* [Given problem]
Could you turn the items below into a numbered list, one line per number, with the blank lines left out?
◆ ◆ ◆ ◆
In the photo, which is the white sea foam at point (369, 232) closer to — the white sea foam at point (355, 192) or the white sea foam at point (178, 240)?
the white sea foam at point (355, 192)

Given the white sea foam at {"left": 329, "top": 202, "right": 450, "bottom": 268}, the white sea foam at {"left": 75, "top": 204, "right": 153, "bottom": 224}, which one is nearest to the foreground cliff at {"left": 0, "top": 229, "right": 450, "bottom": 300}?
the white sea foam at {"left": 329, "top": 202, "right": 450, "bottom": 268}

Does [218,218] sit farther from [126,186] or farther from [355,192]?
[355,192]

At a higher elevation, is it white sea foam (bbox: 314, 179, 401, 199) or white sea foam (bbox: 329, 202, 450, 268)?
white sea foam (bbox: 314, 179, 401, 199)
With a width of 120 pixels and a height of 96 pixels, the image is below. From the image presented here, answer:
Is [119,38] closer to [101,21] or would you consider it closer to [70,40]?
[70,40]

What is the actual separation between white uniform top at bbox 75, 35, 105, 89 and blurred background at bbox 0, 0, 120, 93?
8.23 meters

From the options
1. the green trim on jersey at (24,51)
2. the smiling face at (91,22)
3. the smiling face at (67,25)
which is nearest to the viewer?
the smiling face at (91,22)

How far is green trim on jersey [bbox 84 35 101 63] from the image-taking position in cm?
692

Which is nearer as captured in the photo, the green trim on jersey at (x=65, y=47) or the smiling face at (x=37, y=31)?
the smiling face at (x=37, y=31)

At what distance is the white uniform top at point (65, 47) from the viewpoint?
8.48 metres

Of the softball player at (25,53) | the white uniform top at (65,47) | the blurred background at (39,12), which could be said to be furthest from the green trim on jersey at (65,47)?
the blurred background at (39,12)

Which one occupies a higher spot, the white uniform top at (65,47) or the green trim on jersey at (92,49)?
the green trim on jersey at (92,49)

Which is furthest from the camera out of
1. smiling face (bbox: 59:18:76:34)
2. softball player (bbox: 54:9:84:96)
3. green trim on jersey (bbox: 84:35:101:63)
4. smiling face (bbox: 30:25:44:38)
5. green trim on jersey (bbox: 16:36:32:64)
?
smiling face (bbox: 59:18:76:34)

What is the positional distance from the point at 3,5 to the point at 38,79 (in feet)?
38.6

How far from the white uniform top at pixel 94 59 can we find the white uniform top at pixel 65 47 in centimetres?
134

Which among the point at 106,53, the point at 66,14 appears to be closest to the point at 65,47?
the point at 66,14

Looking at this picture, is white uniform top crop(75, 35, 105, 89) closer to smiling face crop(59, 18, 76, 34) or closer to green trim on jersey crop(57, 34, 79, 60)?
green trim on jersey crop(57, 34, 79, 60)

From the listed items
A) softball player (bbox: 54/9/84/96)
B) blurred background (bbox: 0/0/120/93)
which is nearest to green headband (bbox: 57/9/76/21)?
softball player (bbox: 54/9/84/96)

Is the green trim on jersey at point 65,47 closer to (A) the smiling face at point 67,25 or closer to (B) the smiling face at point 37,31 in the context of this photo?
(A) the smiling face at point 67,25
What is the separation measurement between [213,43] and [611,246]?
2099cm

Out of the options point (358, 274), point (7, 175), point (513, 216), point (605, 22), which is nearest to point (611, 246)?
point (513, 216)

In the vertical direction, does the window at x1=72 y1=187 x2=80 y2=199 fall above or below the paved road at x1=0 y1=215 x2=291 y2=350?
◆ ◆ ◆ ◆
* [Correct output]
1. In the photo, which is the white sea foam at point (369, 232) closer to — the white sea foam at point (355, 192) or the white sea foam at point (178, 240)?
2. the white sea foam at point (355, 192)
3. Given the white sea foam at {"left": 329, "top": 202, "right": 450, "bottom": 268}, the white sea foam at {"left": 75, "top": 204, "right": 153, "bottom": 224}, which one is nearest to the foreground cliff at {"left": 0, "top": 229, "right": 450, "bottom": 300}?
4. the white sea foam at {"left": 329, "top": 202, "right": 450, "bottom": 268}
5. Does [218,218] sit farther from [126,186] or farther from [355,192]?
6. [355,192]
7. At a higher elevation, is it white sea foam (bbox: 314, 179, 401, 199) or white sea foam (bbox: 329, 202, 450, 268)?
8. white sea foam (bbox: 314, 179, 401, 199)
9. With a width of 120 pixels and a height of 96 pixels, the image is below. From the image presented here, answer:
10. Is [119,38] closer to [101,21] or would you consider it closer to [70,40]?
11. [70,40]
12. What is the actual separation between white uniform top at bbox 75, 35, 105, 89 and blurred background at bbox 0, 0, 120, 93?
13. 8.23 meters
14. From the options
15. 1. the green trim on jersey at (24,51)
16. 2. the smiling face at (91,22)
17. 3. the smiling face at (67,25)
18. which is nearest to the viewer?
19. the smiling face at (91,22)
20. How far is green trim on jersey [bbox 84 35 101 63] from the image-taking position in cm?
21. 692
22. Which is nearer as captured in the photo, the green trim on jersey at (x=65, y=47) or the smiling face at (x=37, y=31)?
23. the smiling face at (x=37, y=31)
24. At what distance is the white uniform top at point (65, 47) from the viewpoint?
25. 8.48 metres
26. Of the softball player at (25,53) | the white uniform top at (65,47) | the blurred background at (39,12), which could be said to be furthest from the green trim on jersey at (65,47)?
27. the blurred background at (39,12)
28. Which one occupies a higher spot, the white uniform top at (65,47) or the green trim on jersey at (92,49)?
29. the green trim on jersey at (92,49)
30. Which is furthest from the camera out of
31. 1. smiling face (bbox: 59:18:76:34)
32. 2. softball player (bbox: 54:9:84:96)
33. 3. green trim on jersey (bbox: 84:35:101:63)
34. 4. smiling face (bbox: 30:25:44:38)
35. 5. green trim on jersey (bbox: 16:36:32:64)
36. ?
37. smiling face (bbox: 59:18:76:34)
38. What is the positional distance from the point at 3,5 to the point at 38,79 (in feet)?
39. 38.6
40. How far from the white uniform top at pixel 94 59 can we find the white uniform top at pixel 65 47 in centimetres?
41. 134
42. Which among the point at 106,53, the point at 66,14 appears to be closest to the point at 65,47?
43. the point at 66,14
44. Looking at this picture, is white uniform top crop(75, 35, 105, 89) closer to smiling face crop(59, 18, 76, 34) or closer to green trim on jersey crop(57, 34, 79, 60)?
45. green trim on jersey crop(57, 34, 79, 60)
46. From the listed items
47. A) softball player (bbox: 54/9/84/96)
48. B) blurred background (bbox: 0/0/120/93)
49. which is nearest to green headband (bbox: 57/9/76/21)?
50. softball player (bbox: 54/9/84/96)
51. Is the green trim on jersey at point 65,47 closer to (A) the smiling face at point 67,25 or closer to (B) the smiling face at point 37,31 in the context of this photo?
52. (A) the smiling face at point 67,25
53. What is the separation measurement between [213,43] and [611,246]?
54. 2099cm
55. Out of the options point (358, 274), point (7, 175), point (513, 216), point (605, 22), which is nearest to point (611, 246)?
56. point (513, 216)
57. In the vertical direction, does the window at x1=72 y1=187 x2=80 y2=199 fall above or below the paved road at x1=0 y1=215 x2=291 y2=350?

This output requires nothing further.